The email, signed by COPE executive co-chairs Heather Gies and Tim Louis, apologizes for what happened and promises that the money will be returned.
“COPE recognizes that vetting procedures which should have been in place around developer donations were either deficient or overlooked,” it states. “COPE is working to identify and rectify the problems caused by these deficiencies, and will develop a robust system of checks and balances moving forward.”
According to the email, the donations—$3,000 from Canreal Management Corporation plus $9,500 from the company’s president, Raymond Bergen—were “not initially perceived to contravene COPE's policy of not accepting donations from developers”.
Whether or not Canreal is a “development” corporation became the subject of intense debate within COPE’s membership following a party meeting held on November 23. (Bergen has said Canreal is not active in residential development.) Before that date, most COPE candidates running in the 2014 civic election were not aware the donations in question existed, several of them have claimed in interviews with the Straight.
“There are many people who were horrified to learn of this betrayal,” said COPE city council candidate Gayle Gavin via telephone. “I have taken steps with other candidates to repay one of the developers [Canreal]. We have been working on that since November 25 or 26 when we found out about this.”
On December 15, the Straight reported that COPE financial agent Margaret Panton revealed at a December 4 meeting that it was a COPE member or members who approached Canreal and initiated a discussion around donations. (During that speech, Panton was highly critical of the party, going so far as to say she regrets accepting the position she holds with it today.)
The December 16 statement emailed to media leaves key questions unanswered, including which COPE member or members asked Bergen and Canreal for donations.
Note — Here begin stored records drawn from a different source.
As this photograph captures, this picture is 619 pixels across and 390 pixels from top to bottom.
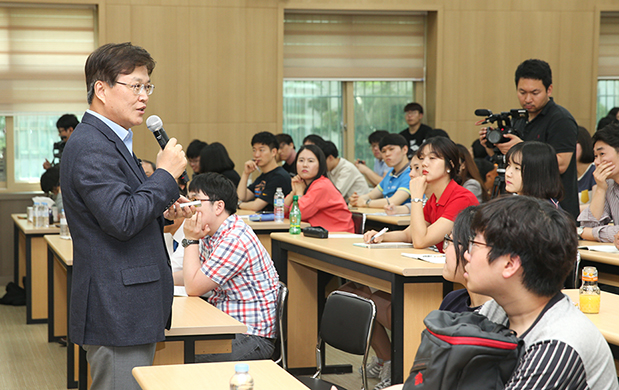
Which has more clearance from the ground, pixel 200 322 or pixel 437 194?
pixel 437 194

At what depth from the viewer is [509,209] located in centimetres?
138

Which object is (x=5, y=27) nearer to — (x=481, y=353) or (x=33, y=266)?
(x=33, y=266)

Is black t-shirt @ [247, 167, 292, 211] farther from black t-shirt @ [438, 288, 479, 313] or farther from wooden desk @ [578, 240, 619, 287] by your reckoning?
black t-shirt @ [438, 288, 479, 313]

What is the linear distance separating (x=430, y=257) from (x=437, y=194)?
0.49 metres

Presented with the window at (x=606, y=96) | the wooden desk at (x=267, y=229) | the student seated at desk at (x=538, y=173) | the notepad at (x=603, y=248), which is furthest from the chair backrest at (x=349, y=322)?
the window at (x=606, y=96)

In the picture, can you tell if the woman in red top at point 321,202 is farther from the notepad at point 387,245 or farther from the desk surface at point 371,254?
the notepad at point 387,245

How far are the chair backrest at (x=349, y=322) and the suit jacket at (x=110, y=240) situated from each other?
0.86 metres

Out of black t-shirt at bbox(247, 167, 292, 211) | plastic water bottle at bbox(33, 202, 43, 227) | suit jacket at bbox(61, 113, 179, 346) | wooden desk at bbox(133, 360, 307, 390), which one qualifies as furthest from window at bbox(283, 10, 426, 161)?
wooden desk at bbox(133, 360, 307, 390)

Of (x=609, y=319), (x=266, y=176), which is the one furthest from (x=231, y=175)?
(x=609, y=319)

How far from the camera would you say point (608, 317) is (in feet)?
6.95

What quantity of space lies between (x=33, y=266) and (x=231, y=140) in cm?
290

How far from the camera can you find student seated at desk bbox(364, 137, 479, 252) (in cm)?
323

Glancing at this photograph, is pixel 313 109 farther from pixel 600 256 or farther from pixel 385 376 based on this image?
pixel 600 256

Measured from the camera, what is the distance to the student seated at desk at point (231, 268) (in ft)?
9.05
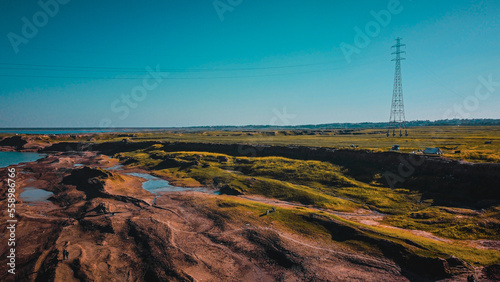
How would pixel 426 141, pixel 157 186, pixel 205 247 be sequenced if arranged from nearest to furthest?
pixel 205 247
pixel 157 186
pixel 426 141

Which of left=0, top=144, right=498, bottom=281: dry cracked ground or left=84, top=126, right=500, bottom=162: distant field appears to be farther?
left=84, top=126, right=500, bottom=162: distant field

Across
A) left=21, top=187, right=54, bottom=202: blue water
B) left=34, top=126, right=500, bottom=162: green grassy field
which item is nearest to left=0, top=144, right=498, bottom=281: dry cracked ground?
left=21, top=187, right=54, bottom=202: blue water

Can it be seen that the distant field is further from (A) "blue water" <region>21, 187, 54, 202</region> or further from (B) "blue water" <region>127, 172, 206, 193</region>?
(A) "blue water" <region>21, 187, 54, 202</region>

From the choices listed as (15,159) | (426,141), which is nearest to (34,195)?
(15,159)

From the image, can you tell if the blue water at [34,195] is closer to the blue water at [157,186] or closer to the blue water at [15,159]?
the blue water at [157,186]

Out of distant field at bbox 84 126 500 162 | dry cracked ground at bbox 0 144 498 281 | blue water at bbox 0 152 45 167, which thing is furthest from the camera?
blue water at bbox 0 152 45 167

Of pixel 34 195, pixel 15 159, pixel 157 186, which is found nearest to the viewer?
pixel 34 195

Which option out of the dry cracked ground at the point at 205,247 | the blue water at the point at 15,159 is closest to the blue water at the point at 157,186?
the dry cracked ground at the point at 205,247

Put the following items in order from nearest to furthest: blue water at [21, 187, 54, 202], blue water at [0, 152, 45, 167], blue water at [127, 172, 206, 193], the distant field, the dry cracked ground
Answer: the dry cracked ground
blue water at [21, 187, 54, 202]
blue water at [127, 172, 206, 193]
the distant field
blue water at [0, 152, 45, 167]

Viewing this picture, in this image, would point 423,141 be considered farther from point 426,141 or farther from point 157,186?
point 157,186
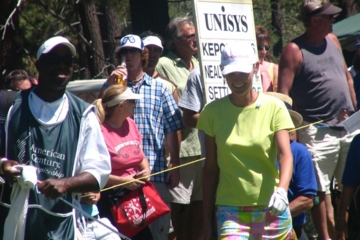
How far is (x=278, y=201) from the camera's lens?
4809 mm

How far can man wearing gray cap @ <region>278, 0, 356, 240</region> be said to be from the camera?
737 cm

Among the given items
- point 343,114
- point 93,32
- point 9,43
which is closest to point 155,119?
point 343,114

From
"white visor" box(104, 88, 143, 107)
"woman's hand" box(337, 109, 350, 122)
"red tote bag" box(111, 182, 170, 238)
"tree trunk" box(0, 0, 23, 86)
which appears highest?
"tree trunk" box(0, 0, 23, 86)

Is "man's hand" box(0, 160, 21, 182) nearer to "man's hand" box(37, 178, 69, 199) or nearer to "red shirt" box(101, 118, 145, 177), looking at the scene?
"man's hand" box(37, 178, 69, 199)

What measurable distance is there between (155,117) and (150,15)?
3.15 meters

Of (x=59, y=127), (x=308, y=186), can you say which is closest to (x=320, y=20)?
(x=308, y=186)

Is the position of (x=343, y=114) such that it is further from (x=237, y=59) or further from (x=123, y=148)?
(x=237, y=59)

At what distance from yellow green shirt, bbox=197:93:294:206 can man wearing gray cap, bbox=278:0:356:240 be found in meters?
2.20

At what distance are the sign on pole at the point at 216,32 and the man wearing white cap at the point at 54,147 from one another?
93.6 inches

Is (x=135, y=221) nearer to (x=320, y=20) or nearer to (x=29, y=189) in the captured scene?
(x=29, y=189)

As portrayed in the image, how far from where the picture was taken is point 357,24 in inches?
572

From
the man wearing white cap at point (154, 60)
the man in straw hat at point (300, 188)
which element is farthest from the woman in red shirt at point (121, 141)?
the man in straw hat at point (300, 188)

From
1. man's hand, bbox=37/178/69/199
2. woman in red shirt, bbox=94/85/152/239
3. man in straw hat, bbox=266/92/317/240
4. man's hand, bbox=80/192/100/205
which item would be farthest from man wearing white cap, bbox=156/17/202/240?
man's hand, bbox=37/178/69/199

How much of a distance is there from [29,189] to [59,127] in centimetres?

When the Straight asked Gavin—perhaps the most outspoken critic of COPE accepting the money, she responded: “A very dedicated and valuable member of our organization was put under a great deal of pressure to find a donation. This person brought back the donation and said, ‘I would like this vetted first’, because one check was written personally and the member noticed that the second check was written on a corporation. It was not vetted properly.”
Gavin declined repeated requests for a name.
The December 16 statement also fails to answer why the $3,000 and $9,500 donations were not included in a list of political contributions published on November 4, a matter that it only says will be investigated.
“COPE is taking these errors seriously and is currently developing internal processes to address this issue, including clarifying donations policies and vetting procedures to avoid future errors,” the email reads. “COPE wholeheartedly apologizes for letting down the voters of Vancouver, our membership, and the candidates who campaigned in good faith.”
For the $12,500 to not count as official political donations, COPE will have to repay it to Canreal and Bergen before a February 13 disclosure deadline set by Elections B.C. (That’s according to COPE’s email. A City of Vancouver website states that Elections B.C. will actually accept disclosure statements up until March 16, albeit with a $500 “late filing fee” for each document submitted.)
COPE treasurer Paul Houle previously told the Straight that most COPE members are in agreement the donations should be repaid. However, according to Houle, the party currently does not have funds available to return the money.